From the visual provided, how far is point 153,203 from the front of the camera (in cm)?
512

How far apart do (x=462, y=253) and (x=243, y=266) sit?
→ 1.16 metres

--

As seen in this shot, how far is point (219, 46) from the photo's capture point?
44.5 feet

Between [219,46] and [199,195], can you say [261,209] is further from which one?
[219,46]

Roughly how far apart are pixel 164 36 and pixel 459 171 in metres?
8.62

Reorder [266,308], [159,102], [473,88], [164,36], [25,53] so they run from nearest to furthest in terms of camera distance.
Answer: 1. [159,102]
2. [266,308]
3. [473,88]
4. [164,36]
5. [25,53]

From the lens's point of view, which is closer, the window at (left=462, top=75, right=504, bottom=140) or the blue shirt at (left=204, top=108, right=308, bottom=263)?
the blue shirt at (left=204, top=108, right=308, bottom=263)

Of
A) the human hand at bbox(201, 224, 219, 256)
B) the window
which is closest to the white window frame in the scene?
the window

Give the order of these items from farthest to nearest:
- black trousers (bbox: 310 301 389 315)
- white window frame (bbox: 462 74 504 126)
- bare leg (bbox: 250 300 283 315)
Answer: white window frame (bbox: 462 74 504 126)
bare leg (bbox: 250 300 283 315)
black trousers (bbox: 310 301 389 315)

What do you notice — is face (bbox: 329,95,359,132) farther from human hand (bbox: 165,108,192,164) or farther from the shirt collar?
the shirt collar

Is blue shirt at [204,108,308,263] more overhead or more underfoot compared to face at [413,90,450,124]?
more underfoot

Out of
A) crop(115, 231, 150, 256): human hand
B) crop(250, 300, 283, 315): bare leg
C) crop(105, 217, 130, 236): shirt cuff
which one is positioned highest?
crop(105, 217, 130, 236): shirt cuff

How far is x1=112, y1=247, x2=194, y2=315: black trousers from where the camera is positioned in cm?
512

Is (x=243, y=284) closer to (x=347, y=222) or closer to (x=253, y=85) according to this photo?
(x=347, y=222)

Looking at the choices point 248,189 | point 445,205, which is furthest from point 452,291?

...

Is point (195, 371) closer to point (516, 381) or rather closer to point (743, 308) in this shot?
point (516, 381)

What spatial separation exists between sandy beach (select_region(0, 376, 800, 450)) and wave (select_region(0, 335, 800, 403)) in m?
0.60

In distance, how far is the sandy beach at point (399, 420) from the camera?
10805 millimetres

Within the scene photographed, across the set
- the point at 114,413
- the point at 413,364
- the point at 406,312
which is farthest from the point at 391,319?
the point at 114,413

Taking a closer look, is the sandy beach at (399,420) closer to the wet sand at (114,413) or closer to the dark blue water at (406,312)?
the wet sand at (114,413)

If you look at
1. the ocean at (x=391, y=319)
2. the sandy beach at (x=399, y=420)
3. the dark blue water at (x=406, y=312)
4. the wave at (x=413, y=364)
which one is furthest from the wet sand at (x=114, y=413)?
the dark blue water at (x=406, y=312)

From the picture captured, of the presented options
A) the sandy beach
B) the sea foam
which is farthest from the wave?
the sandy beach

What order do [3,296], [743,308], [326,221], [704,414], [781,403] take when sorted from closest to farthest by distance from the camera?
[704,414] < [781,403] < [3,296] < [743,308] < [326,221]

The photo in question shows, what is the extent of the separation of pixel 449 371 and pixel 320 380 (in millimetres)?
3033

■ **WRITTEN EXERCISE**:
In the records above, arrange everything from the line containing "Is blue shirt" down to the line containing "Looking at the", both included, as a numbered list, omitting blank lines.

■ **FINISHED EXERCISE**:
1. Is blue shirt at [204,108,308,263] more overhead or more underfoot compared to face at [413,90,450,124]?
2. more underfoot
3. Out of
4. A) crop(115, 231, 150, 256): human hand
5. B) crop(250, 300, 283, 315): bare leg
6. C) crop(105, 217, 130, 236): shirt cuff
7. which one is positioned highest?
8. crop(105, 217, 130, 236): shirt cuff
9. How far is x1=112, y1=247, x2=194, y2=315: black trousers from where the camera is positioned in cm?
10. 512
11. Is (x=243, y=284) closer to (x=347, y=222) or closer to (x=253, y=85) according to this photo?
12. (x=347, y=222)
13. Looking at the choices point 248,189 | point 445,205, which is furthest from point 452,291?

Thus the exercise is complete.